● **EXTRACT TO READ**

+--

# 2+1 questions



## symmetria.gop (Sep 24, 2020)

Hello to all.

I just install FreeBSD 13-Current and I am very happy for that. I would like to ask, if anyone knows, a couple of questions:

a) My (elan) touchpad does not work... is there any solution?
b) using the Fn keys I can increase/decrease volume but NOT the screen brightness. Any idea?

and a naive question (please, excuse me I am a newcomer)

c) is there any way to update the base system? I tried 

# freebsd-update fetch/install

with no luck.

Thank you all in advance!


----------



## Sevendogsbsd (Sep 24, 2020)

If you are a newcomer to FreeBSD, suggest you use a release branch, which is meant for production: 12.1-RELEASE. You can then easily do binary upgrades using the `freebsd-update` command.


----------



## scottro (Sep 24, 2020)

If using src  to do buildworld, I'm going to recommend Warren Block's quick guide to updating with source.  As has been said, in a case like this you're much better off using 12.1-RELEASE at present.  CURRENT, while it is a good way to see what will be coming is not supported on these forums, unless you can disguise your question as an I hate Linux thread, somehow. 
It also, as you've found, doesn't work with freebsd-update so takes more time to update.  Anyway, Mr. Block's guide is at 

http://www.wonkity.com/~wblock/docs/html/buildworld.html


----------



## T-Daemon (Sep 24, 2020)

+--

● **DATA SECTION**
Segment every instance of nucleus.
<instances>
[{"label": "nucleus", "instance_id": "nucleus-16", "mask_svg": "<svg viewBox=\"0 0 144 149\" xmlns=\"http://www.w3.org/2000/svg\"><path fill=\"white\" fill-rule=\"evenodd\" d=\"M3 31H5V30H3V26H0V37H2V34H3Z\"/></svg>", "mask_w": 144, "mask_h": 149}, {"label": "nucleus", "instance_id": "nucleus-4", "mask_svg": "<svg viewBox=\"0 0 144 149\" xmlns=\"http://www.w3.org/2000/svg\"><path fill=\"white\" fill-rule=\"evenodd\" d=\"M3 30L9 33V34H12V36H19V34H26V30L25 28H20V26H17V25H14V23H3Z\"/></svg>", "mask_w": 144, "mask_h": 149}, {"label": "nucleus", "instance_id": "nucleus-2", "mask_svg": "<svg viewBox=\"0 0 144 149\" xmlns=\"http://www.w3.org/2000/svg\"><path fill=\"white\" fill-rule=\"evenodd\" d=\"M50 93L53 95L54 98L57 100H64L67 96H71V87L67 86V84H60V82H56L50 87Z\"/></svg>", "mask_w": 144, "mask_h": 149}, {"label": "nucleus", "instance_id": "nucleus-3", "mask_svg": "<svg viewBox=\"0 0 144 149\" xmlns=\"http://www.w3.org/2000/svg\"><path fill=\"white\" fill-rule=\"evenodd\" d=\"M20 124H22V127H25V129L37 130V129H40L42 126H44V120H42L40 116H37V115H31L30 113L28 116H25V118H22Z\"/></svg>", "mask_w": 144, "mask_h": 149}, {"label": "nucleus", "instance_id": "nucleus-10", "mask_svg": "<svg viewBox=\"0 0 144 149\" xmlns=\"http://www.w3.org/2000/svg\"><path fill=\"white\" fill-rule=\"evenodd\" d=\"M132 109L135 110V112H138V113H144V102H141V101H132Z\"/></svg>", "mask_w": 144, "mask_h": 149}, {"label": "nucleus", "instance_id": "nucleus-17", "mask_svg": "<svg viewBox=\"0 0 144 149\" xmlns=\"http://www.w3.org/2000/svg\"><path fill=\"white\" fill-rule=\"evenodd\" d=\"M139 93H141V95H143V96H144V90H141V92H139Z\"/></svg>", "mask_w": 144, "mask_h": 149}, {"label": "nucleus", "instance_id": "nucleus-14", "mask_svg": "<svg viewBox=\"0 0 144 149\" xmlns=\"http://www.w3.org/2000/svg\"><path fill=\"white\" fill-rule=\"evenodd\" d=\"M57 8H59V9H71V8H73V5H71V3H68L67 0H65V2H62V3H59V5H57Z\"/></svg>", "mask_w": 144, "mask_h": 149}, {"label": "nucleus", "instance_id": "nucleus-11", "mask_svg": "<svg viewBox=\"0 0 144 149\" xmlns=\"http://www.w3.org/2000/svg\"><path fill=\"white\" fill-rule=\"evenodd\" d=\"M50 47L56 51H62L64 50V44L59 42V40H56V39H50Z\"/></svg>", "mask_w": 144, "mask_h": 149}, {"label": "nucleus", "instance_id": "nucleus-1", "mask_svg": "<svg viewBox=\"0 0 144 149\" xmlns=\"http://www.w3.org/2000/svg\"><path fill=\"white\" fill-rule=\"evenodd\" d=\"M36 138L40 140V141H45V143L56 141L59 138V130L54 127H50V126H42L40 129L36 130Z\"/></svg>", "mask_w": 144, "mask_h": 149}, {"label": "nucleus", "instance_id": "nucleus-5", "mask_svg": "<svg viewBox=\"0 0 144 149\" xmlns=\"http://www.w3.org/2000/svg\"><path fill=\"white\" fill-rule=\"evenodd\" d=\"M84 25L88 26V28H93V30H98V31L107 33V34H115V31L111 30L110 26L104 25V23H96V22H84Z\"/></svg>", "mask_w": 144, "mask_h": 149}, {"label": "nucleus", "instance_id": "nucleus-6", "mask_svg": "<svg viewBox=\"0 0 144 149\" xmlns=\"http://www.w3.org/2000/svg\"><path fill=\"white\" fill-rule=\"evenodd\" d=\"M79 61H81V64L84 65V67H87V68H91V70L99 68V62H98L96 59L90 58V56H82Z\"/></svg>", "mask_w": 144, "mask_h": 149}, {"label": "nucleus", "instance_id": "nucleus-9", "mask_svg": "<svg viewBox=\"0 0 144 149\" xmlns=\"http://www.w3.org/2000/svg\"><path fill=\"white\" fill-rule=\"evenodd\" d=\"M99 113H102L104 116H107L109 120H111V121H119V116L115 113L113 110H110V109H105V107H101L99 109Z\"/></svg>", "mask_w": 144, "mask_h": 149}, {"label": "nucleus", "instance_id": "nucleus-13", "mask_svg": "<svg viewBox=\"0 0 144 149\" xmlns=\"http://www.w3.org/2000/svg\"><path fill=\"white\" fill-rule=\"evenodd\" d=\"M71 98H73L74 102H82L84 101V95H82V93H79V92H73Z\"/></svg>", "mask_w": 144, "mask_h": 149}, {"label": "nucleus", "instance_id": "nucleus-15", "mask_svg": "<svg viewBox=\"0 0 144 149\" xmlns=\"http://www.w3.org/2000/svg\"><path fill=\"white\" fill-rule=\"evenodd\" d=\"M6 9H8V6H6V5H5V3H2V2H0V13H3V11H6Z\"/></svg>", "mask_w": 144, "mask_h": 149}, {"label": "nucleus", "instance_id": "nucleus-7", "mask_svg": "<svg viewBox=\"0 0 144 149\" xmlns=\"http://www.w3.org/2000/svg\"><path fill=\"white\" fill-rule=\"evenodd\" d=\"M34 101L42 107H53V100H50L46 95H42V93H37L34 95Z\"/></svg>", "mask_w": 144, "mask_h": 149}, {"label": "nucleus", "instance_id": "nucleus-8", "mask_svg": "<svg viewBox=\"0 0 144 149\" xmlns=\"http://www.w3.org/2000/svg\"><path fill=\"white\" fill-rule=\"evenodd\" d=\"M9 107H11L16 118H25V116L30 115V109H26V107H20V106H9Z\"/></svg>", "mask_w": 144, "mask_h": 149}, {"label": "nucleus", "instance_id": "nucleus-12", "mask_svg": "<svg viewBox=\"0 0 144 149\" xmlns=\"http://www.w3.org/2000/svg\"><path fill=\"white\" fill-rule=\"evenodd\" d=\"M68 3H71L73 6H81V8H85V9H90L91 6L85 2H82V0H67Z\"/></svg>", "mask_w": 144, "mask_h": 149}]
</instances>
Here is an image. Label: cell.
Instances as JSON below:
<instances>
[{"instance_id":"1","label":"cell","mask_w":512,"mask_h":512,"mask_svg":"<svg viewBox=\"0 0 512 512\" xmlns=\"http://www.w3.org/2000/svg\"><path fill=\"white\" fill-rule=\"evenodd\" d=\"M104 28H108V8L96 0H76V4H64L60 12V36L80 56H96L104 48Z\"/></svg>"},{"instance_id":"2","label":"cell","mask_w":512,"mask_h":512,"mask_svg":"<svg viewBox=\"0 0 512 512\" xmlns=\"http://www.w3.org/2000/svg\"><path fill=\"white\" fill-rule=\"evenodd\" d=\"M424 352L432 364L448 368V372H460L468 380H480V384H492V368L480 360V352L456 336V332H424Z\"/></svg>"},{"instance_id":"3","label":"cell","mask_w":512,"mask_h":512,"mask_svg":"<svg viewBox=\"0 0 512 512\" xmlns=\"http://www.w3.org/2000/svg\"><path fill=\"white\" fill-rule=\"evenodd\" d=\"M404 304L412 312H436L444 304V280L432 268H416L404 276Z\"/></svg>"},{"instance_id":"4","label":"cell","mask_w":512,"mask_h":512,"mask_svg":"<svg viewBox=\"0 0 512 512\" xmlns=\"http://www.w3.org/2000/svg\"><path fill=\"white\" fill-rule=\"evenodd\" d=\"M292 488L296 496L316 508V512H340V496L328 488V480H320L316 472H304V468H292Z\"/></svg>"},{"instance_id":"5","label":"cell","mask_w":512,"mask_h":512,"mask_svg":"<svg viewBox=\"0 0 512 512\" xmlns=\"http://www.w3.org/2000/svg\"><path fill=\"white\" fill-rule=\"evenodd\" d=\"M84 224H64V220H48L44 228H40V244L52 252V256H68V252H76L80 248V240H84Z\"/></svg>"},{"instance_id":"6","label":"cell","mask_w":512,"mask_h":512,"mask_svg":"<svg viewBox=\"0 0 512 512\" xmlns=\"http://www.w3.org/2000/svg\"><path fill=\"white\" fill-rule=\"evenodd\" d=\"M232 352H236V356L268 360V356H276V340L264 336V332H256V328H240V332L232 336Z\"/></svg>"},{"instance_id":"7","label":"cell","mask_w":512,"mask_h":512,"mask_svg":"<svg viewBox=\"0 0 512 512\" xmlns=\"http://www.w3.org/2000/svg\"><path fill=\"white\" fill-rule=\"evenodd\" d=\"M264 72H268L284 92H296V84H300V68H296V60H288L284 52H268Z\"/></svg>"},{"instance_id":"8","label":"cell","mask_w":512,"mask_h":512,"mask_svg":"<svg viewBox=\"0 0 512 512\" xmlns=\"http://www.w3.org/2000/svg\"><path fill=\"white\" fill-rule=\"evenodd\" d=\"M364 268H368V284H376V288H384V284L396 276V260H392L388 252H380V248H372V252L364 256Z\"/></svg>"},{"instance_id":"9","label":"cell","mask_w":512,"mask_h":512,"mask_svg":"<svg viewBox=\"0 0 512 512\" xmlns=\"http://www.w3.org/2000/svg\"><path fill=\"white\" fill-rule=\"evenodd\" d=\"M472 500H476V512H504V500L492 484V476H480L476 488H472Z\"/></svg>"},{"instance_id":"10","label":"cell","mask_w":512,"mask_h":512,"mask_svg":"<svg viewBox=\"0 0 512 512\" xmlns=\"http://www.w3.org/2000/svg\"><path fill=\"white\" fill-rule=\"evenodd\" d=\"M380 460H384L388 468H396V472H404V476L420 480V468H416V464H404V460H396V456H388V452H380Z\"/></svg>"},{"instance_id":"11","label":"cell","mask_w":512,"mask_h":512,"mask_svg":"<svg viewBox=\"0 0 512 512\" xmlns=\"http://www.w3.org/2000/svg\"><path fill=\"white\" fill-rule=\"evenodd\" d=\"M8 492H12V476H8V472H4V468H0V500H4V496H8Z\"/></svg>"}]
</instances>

+--

● **PROBLEM TO WORK ON**
Write the next part of the FreeBSD forum thread, starting with the reply from T-Daemon. The rows play no part in what is asked here.

● **OUTPUT**
Sevendogsbsd said:


> If you are a newcomer to FreeBSD, suggest you use a release branch, which is meant for production: 12.1-RELEASE. You can then easily do binary upgrades using the `freebsd-update` command.



The reason why *symmetria.gop* is using 13.0-CURRENT is because of his Ryzen 7 3700U Vega 10 GPU. That device runs for the time being only on that development branch.


----------



## T-Daemon (Sep 24, 2020)

@* symmetria.gop, *to update CURRENT is not so much a big deal, just follow the handbook:









						Chapter 25. Updating and Upgrading FreeBSD
					

Information about how to keep a FreeBSD system up-to-date with freebsd-update or Git, how to rebuild and reinstall the entire base system, etc




					www.freebsd.org
				




To reduce the build time for repedatly buildings apply the meta mode incremental build option:



			MetaMode - FreeBSD Wiki


----------



## Sevendogsbsd (Sep 24, 2020)

That wasn’t relayed in OPs post so I had no idea. Makes sense.


----------



## symmetria.gop (Sep 24, 2020)

@ T-Daemon:
You are amazing! Many thanks


----------



## Mjölnir (Sep 25, 2020)

I'd like to note that none of the moderators interfered because it's reasonable to ask about CURRENT in this case as an exeption.  Thank you!  This thread is _solved_? symmetria.gop: on 1st post: click "..."->edit thread->prefix: _solved_.


----------



## symmetria.gop (Sep 26, 2020)

mjollnir said:


> I'd like to note that none of the moderators interfered because it's reasonable to ask about CURRENT in this case as an exeption.  Thank you!  This thread is _solved_? symmetria.gop: on 1st post: click "..."->edit thread->prefix: _solved_.



Hello. Well, it is partially solved. The 2 first questions have not been answered.


----------



## T-Daemon (Sep 26, 2020)

Under normal circumstances FreeBSD CURRENT is unsupported here on Forums, Forum rules - Topics about unsupported FreeBSD versions, and what is expected from users Tracking a Development Branch.

This thread is to give you a start, but don't be surprised when future threads regarding CURRENT are closed by a moderator. You can get help on freebsd-current@freebsd.org and/or freebsd-questions@freebsd.org lists.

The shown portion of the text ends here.